For 80 years, give or take a decade, the double-action (DA) revolver was the premier self-defense sidearm in the U.S., for law enforcement and private citizens alike.
The entire idea behind the DA wheelgun was that, in a hurried, reactive situation the revolver could be drawn and fired instantly in double-action mode (the name derived from the fact that the trigger performed the double actions of cocking the firearm and firing it). However, if a more precise or difficult shot were needed, then the shooter could cock the hammer with their thumb and take advantage of the lighter single-action trigger pull.
Of course, people being lazy, most didn’t use the double-action pull at the range when shooting for practice or fun, since the single-action pull was easier to hit with, and people like easy.
Toward the end of the revolver’s days as the main police duty sidearm, Smith & Wesson had a dominant market position. Accordingly, as the transition to semi-automatic pistols accelerated through the ’80s, a lot of departments switched to Smith & Wesson’s offerings thereof.
These semi-auto pistols had a trigger similar to the revolvers they replaced in that they had both double- and single-action pulls. The difference was that, after firing the gun with the initial double-action pull, the pistol would cock itself and subsequent trigger pulls would be single action. At the end of a string of fire, applying the safety would safely lower the hammer and allow the pistol to be reholstered.
But, people still didn’t much like to practice—they would still thumb-cock the pistol to avoid the double-action pull. Older instructors called these handguns “crunchentickers,” and some even advocated the practice of “shot-cocking,” or hurriedly throwing away the first shot to land God-knows-where in order to get to that lighter single-action pull as fast as possible. Further, people would avoid practicing routinely decocking the piece and then try and holster a cocked gun with predictably noisy results.
The initial response to this was double-action-only semi-autos that simply didn’t allow the hammer to be cocked. Each shot was that longer and heavier double-action pull that gave people the maximum opportunity to pull the sights off target during the trigger’s considerable travel.
Various manufacturers attempted to offer solutions to that problem. Heckler & Koch and SIG Sauer offered systems that, while mechanically different, were functionally pretty similar. Heckler & Koch called its the “LEM,” for “Law Enforcement Module,” and SIG’s was the DAK, an abbreviation for “Double Action Kellerman.” These systems both used the cycling of the slide to partially tension the action, so that while each trigger pull was long like that of a true double-action, it was much lighter.
Smith & Wesson’s answer to the DAO conundrum differed slightly. While it, too, made use of the slide cycling to pre-load the action, with the Smith & Wesson it was the trigger travel that was shortened while the weight was still heavier than a single-action pull.

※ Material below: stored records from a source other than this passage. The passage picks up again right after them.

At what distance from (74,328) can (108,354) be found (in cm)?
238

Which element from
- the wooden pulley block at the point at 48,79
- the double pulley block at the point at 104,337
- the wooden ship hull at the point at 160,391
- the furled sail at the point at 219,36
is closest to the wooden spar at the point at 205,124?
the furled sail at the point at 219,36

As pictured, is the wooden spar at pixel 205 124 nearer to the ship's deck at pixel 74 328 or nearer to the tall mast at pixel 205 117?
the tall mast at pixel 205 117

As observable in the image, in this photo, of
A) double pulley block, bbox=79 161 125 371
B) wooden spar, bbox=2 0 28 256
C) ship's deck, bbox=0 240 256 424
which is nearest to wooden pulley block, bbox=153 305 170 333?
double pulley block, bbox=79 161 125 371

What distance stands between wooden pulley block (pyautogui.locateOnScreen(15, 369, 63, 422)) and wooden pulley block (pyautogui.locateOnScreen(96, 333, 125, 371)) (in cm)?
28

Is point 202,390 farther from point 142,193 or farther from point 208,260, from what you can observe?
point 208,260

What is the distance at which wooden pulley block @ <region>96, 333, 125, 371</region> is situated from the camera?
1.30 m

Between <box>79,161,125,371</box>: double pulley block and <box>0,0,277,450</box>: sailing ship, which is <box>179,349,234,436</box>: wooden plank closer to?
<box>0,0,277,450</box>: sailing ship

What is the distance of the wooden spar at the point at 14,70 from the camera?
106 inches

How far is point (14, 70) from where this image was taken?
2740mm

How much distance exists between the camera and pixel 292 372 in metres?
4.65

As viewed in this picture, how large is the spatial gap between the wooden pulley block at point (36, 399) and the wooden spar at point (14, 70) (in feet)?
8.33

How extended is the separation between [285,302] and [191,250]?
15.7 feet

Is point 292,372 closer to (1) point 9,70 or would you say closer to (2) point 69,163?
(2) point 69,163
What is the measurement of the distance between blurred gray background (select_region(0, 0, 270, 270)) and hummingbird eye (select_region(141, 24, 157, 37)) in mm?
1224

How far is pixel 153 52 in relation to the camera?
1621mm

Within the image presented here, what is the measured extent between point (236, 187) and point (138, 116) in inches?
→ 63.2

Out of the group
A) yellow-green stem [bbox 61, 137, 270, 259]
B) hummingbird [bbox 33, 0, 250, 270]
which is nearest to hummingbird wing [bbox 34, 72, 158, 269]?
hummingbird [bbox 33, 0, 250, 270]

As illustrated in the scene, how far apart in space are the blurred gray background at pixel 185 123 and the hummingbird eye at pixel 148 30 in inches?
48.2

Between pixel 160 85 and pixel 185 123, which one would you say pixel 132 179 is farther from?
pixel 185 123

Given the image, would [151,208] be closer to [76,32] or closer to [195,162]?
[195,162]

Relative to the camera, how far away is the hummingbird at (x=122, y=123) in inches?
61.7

The problem with all of these designs was that they made the guns easier to shoot than the regular DAO for the average end user—but they penalized the people who had been actually diligently practicing their trigger pulls with dry-fire routines. With the old revolvers, DA or true DAO semi-autos, the self-resetting trigger was practically tailor made for dry-fire practice, but these guns had to be manually reset to get the proper press. And mastering a long, heavy trigger pull does not happen without rather a lot of practice.
With the rise of the striker-fired pistol, epitomized by the standard-bearer of the type, the Glock, came the easy-to-shoot gun that seemed to be the ideal compromise solution.
The trigger pull could be just heavy enough to keep lawyers happy and yet had a short enough travel to make it reasonably easy to shoot adequately with a minimum of practice. There was no safety to forget to take off, like there would be with a single-action semi-automatic, and no decocker to remember to use before holstering, like a traditional double action.
It wasn’t without its downsides, of course. A gun that’s easy to fire on purpose is going to be relatively easier to unintentionally discharge, too. The (comparatively) shorter and lighter trigger is easier to negligently crank off a round while “woobie checking,” which is the unconscious habit of the trigger finger to wander into the trigger guard, as though seeking reassurance the trigger is still there. You’ll see this a lot in videos of force-on-force tactical training or footage of actual police incidents.
Bring this up as a factor, or the problem of the shorter trigger pull while holstering, and the most rabid Glock fans will counter “Well, that’s just a training issue!” Hey, so is not being able to hit with a double-action trigger. Pick your poison and practice, practice, practice.